■ PROMPT
Reproduce word for word the part of the lecture excerpt on oscillator energy that runs from "1 half log beta means" to "potential energy is 1 half temperature.".

Start of SOURCE EXTRACT

Not so different than the 3 halves KT. Well, let's just write 3 halves T for the particle and the gas. Now, the first thing is where's Y naught 3?

Well, because this is just a one-dimensional oscillator, oscillating along an axis. So there's no 3. But what happened to the 2 down here? Why wasn't it 1 half? And the reason is because there were 2 integrals, each of which gave us a 1 half log beta.

The first integral here gave us a 1 over square root of beta. The second one also gave us a 1 over square root of beta. If there would have been more integrals of this type, for whatever reason, more dimensions, more degrees of freedom, whatever, we would have gotten a 1 half log beta for each of them.

1 half log beta means 1 half T for each of them. So for each integration that we have to do, which has this form of E to the minus X squared,

they're called Gaussian integrals, for each integration like that that we have to do, there is basically a 1 half the temperature in the energy. What are the 2 kinds of energies, incidentally, that we're talking about? We're talking about the energy of an oscillator.

It's kinetic energy and potential energy. In fact, the kinetic energy and potential energy, the average kinetic energy and potential energy are in fact equal, and each one equal to 1 half beta, 1 half temperature. So the kinetic energy is 1 half temperature. The potential energy is 1 half temperature.

End of SOURCE EXTRACT
Start of SUPPLIED DATA

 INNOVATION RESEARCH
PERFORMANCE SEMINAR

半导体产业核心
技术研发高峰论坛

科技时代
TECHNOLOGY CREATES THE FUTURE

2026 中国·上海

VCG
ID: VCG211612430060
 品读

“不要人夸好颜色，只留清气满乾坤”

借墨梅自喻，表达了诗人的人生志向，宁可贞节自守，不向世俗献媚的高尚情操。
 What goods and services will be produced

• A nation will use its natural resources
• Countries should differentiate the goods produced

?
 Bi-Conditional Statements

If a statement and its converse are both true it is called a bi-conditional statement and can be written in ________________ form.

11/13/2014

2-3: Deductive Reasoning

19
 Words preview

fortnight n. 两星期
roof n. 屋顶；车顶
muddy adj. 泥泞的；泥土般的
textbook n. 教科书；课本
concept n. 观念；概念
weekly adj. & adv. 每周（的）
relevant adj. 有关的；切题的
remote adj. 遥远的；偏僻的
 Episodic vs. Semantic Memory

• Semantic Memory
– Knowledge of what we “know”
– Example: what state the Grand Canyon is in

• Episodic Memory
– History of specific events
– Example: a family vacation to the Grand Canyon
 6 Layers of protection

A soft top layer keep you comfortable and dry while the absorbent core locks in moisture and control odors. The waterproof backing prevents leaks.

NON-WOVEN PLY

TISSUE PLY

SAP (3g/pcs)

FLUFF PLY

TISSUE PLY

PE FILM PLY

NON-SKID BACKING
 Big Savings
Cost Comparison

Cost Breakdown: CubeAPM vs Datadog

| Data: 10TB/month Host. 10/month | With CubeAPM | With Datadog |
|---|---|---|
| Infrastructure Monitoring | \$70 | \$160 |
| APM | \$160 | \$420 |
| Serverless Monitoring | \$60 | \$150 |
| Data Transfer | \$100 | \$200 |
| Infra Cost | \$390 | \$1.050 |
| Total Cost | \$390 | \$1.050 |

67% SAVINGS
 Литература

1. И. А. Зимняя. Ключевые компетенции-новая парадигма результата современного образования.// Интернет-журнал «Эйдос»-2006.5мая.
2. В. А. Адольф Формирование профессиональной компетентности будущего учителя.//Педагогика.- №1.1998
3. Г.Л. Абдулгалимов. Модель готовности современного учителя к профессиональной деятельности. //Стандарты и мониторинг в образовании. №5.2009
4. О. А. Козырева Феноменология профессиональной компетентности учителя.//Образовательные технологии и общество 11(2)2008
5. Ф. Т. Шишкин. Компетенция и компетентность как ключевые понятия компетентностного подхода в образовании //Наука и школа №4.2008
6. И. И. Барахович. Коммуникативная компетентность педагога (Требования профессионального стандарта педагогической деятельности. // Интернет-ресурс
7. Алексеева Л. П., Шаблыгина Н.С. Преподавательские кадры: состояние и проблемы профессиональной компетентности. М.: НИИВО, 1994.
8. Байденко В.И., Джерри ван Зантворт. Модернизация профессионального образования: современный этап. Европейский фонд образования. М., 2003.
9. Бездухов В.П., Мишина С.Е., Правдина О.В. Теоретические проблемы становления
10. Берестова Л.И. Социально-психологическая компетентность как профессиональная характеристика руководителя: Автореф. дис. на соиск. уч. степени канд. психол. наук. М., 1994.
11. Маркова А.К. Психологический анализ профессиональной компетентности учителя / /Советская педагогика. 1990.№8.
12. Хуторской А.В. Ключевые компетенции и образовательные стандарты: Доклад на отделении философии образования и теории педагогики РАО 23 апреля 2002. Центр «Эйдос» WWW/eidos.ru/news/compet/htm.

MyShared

End of SUPPLIED DATA

■ REPLY TO THE EXERCISE
1 half log beta means 1 half T for each of them. So for each integration that we have to do, which has this form of E to the minus X squared,

they're called Gaussian integrals, for each integration like that that we have to do, there is basically a 1 half the temperature in the energy. What are the 2 kinds of energies, incidentally, that we're talking about? We're talking about the energy of an oscillator.

It's kinetic energy and potential energy. In fact, the kinetic energy and potential energy, the average kinetic energy and potential energy are in fact equal, and each one equal to 1 half beta, 1 half temperature. So the kinetic energy is 1 half temperature. The potential energy is 1 half temperature.